>>>>

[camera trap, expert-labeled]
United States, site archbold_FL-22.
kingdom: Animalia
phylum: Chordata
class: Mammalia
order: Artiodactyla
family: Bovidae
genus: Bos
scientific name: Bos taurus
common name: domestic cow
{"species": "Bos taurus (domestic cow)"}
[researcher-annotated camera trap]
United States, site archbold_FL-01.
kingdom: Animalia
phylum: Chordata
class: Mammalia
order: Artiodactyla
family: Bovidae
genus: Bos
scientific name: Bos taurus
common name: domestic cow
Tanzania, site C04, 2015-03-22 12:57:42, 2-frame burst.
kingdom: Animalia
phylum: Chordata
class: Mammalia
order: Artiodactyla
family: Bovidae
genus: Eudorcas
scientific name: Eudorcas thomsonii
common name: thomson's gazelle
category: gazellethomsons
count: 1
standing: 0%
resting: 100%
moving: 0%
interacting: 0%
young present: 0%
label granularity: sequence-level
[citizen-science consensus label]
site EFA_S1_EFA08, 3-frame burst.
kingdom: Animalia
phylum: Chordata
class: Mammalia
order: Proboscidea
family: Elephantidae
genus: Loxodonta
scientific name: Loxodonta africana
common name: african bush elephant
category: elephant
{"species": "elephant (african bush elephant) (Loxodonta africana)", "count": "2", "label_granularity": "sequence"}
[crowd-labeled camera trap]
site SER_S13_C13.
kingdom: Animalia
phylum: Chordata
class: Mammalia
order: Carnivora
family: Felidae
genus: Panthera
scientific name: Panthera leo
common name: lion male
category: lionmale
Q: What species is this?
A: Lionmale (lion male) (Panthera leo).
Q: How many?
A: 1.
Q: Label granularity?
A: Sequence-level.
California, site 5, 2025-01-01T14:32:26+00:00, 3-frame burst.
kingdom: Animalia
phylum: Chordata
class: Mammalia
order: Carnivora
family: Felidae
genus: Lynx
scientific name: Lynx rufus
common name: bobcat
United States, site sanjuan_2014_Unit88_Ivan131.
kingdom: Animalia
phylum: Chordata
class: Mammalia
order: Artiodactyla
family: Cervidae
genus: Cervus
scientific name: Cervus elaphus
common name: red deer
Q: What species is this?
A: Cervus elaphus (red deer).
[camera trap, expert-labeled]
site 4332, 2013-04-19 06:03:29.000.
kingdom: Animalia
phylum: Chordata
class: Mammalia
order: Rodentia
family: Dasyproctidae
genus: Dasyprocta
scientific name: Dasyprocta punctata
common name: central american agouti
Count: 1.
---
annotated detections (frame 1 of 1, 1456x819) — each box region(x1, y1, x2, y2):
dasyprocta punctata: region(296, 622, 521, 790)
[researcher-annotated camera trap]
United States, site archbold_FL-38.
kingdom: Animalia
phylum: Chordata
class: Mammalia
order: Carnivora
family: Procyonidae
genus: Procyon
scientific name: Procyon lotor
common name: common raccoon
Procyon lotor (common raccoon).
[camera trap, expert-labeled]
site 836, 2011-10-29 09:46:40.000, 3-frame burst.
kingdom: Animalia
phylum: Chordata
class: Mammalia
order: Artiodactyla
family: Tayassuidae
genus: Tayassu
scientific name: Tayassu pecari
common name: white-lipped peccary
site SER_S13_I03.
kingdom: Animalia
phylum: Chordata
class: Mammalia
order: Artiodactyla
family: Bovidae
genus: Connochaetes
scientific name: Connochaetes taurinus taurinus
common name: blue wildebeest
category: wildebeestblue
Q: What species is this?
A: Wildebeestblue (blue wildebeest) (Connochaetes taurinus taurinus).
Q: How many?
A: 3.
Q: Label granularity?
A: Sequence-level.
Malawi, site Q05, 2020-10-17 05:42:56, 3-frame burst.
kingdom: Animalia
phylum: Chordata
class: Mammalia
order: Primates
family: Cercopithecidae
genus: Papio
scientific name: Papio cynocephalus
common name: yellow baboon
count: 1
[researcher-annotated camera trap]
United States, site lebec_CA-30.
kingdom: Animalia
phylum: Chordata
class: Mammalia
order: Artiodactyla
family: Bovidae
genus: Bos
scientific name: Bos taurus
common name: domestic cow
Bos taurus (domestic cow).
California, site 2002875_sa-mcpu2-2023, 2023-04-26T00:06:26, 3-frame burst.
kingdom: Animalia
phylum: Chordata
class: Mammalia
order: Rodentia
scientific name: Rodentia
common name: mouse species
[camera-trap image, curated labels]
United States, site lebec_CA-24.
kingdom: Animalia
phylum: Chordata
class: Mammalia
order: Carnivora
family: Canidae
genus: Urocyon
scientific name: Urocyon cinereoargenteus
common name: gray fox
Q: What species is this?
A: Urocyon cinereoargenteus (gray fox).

<<<<

● **EXERCISE DETAILS**
Your reply should consist of all the records, restated exactly.

● **WRITTEN RESPONSE**
[camera trap, expert-labeled]
United States, site archbold_FL-22.
kingdom: Animalia
phylum: Chordata
class: Mammalia
order: Artiodactyla
family: Bovidae
genus: Bos
scientific name: Bos taurus
common name: domestic cow
{"species": "Bos taurus (domestic cow)"}
[researcher-annotated camera trap]
United States, site archbold_FL-01.
kingdom: Animalia
phylum: Chordata
class: Mammalia
order: Artiodactyla
family: Bovidae
genus: Bos
scientific name: Bos taurus
common name: domestic cow
Tanzania, site C04, 2015-03-22 12:57:42, 2-frame burst.
kingdom: Animalia
phylum: Chordata
class: Mammalia
order: Artiodactyla
family: Bovidae
genus: Eudorcas
scientific name: Eudorcas thomsonii
common name: thomson's gazelle
category: gazellethomsons
count: 1
standing: 0%
resting: 100%
moving: 0%
interacting: 0%
young present: 0%
label granularity: sequence-level
[citizen-science consensus label]
site EFA_S1_EFA08, 3-frame burst.
kingdom: Animalia
phylum: Chordata
class: Mammalia
order: Proboscidea
family: Elephantidae
genus: Loxodonta
scientific name: Loxodonta africana
common name: african bush elephant
category: elephant
{"species": "elephant (african bush elephant) (Loxodonta africana)", "count": "2", "label_granularity": "sequence"}
[crowd-labeled camera trap]
site SER_S13_C13.
kingdom: Animalia
phylum: Chordata
class: Mammalia
order: Carnivora
family: Felidae
genus: Panthera
scientific name: Panthera leo
common name: lion male
category: lionmale
Q: What species is this?
A: Lionmale (lion male) (Panthera leo).
Q: How many?
A: 1.
Q: Label granularity?
A: Sequence-level.
California, site 5, 2025-01-01T14:32:26+00:00, 3-frame burst.
kingdom: Animalia
phylum: Chordata
class: Mammalia
order: Carnivora
family: Felidae
genus: Lynx
scientific name: Lynx rufus
common name: bobcat
United States, site sanjuan_2014_Unit88_Ivan131.
kingdom: Animalia
phylum: Chordata
class: Mammalia
order: Artiodactyla
family: Cervidae
genus: Cervus
scientific name: Cervus elaphus
common name: red deer
Q: What species is this?
A: Cervus elaphus (red deer).
[camera trap, expert-labeled]
site 4332, 2013-04-19 06:03:29.000.
kingdom: Animalia
phylum: Chordata
class: Mammalia
order: Rodentia
family: Dasyproctidae
genus: Dasyprocta
scientific name: Dasyprocta punctata
common name: central american agouti
Count: 1.
---
annotated detections (frame 1 of 1, 1456x819) — each box region(x1, y1, x2, y2):
dasyprocta punctata: region(296, 622, 521, 790)
[researcher-annotated camera trap]
United States, site archbold_FL-38.
kingdom: Animalia
phylum: Chordata
class: Mammalia
order: Carnivora
family: Procyonidae
genus: Procyon
scientific name: Procyon lotor
common name: common raccoon
Procyon lotor (common raccoon).
[camera trap, expert-labeled]
site 836, 2011-10-29 09:46:40.000, 3-frame burst.
kingdom: Animalia
phylum: Chordata
class: Mammalia
order: Artiodactyla
family: Tayassuidae
genus: Tayassu
scientific name: Tayassu pecari
common name: white-lipped peccary
site SER_S13_I03.
kingdom: Animalia
phylum: Chordata
class: Mammalia
order: Artiodactyla
family: Bovidae
genus: Connochaetes
scientific name: Connochaetes taurinus taurinus
common name: blue wildebeest
category: wildebeestblue
Q: What species is this?
A: Wildebeestblue (blue wildebeest) (Connochaetes taurinus taurinus).
Q: How many?
A: 3.
Q: Label granularity?
A: Sequence-level.
Malawi, site Q05, 2020-10-17 05:42:56, 3-frame burst.
kingdom: Animalia
phylum: Chordata
class: Mammalia
order: Primates
family: Cercopithecidae
genus: Papio
scientific name: Papio cynocephalus
common name: yellow baboon
count: 1
[researcher-annotated camera trap]
United States, site lebec_CA-30.
kingdom: Animalia
phylum: Chordata
class: Mammalia
order: Artiodactyla
family: Bovidae
genus: Bos
scientific name: Bos taurus
common name: domestic cow
Bos taurus (domestic cow).
California, site 2002875_sa-mcpu2-2023, 2023-04-26T00:06:26, 3-frame burst.
kingdom: Animalia
phylum: Chordata
class: Mammalia
order: Rodentia
scientific name: Rodentia
common name: mouse species
[camera-trap image, curated labels]
United States, site lebec_CA-24.
kingdom: Animalia
phylum: Chordata
class: Mammalia
order: Carnivora
family: Canidae
genus: Urocyon
scientific name: Urocyon cinereoargenteus
common name: gray fox
Q: What species is this?
A: Urocyon cinereoargenteus (gray fox).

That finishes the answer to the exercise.